Стоило Джону немного отвлечься, поддавшись на предложение приготовить новый стаканчик коктейля, как нить разговора оказалась им упущенной. Ею снова овладел Рузвельт. И на этот раз уже не выпускал ее, не давал Ванденгейму возможности вставить ни одного слова. Тому оставалось только пить свой коктейль. Джон делал это с мрачностью, обличавшей его недовольство. Но оно не оказывало на хозяина ни малейшего действия: речь снова шла о перепелах. Рузвельт с таким видом поглядывал на проносившиеся за окнами вагона поля, словно именно оттуда, сквозь шум колес, до него доносился свист перепелов, навевавший охотничьи воспоминания.
Ванденгейм опустошил стакан и, не ожидая приглашения, наполнил его чистым джином. Ему хотелось залить овладевавший им гнев. Но чем больше он пил, чем сильнее багровело его лицо и наливались кровью глаза, тем веселее звучал голос президента.
Рузвельта заставило умолкнуть лишь появление Макинтайра. Врач вошел без стука, как свой человек. Не обращая внимания на Ванденгейма, он почтительно, но одновременно очень внушительно заявил:
– Ванна, сэр!
Рузвельт развел руки, как бы взывая к сочувствию Ванденгейма.
– Видите, Джон!.. Однако недопустимо, чтобы мы расстались, не поговорив откровенно. Я хочу знать, что вы думаете, и вы должны знать, что я думаю… – Рузвельт потянулся к телефону, и Ванденгейм решил, что ему придется подождать в каком-нибудь купе, пока закончится ванна президента. Но то, что он услышал, заставило его сердито сдвинуть брови и сжать подлокотники в усилии сдержать готовое вырваться наружу бешенство. Президент предложил Гопкинсу зайти за Ванденгеймом и продолжить с ним разговор… вместо самого Рузвельта.
– Все, что вам скажет Гарри, сказал бы вам я, и все, что хотел бы сказать вам я, скажет Гарри, – бросив трубку, обратился Рузвельт к Ванденгейму и радушно протянул Джону руку.
Джон мрачно шагал по коридору вагона следом за понуро волочащим ноги Гопкинсом.
«Что же, – думал Джон, – и этот будет кормить меня сказками о перепелах?
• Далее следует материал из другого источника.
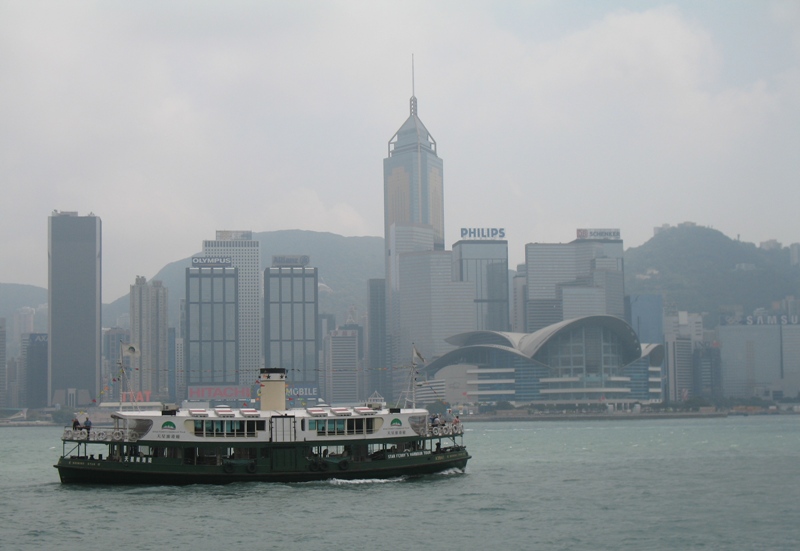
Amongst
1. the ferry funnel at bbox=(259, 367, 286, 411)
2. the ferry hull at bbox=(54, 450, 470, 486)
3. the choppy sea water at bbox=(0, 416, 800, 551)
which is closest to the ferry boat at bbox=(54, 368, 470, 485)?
the ferry hull at bbox=(54, 450, 470, 486)

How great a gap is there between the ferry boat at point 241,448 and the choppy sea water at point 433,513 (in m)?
0.89

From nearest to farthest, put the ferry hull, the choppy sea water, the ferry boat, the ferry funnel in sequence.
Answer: the choppy sea water, the ferry hull, the ferry boat, the ferry funnel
К черту! Гопкинс не президент. Ему-то я уж выложу все, что думаю о подобном способе вести дела».
Он вошел в купе Гопкинса, готовый вступить в сражение с этой гримасничающей от боли тенью президента. Джон не питал никаких иллюзий насчет приема, который может ему оказать Гопкинс – откровенный и непримиримый враг всех противников Рузвельта. Однако то, что произошло в первые же минуты этой встречи, резко изменило все течение разговора. Гопкинс сразу же сказал Ванденгейму, что осведомлен о цели его приезда и готов помочь в любом деле, которое пойдет на пользу Америке и ее президенту. При этих словах он наполнил до краев два больших бокала и с видом завзятого кутилы чокнулся с Джоном.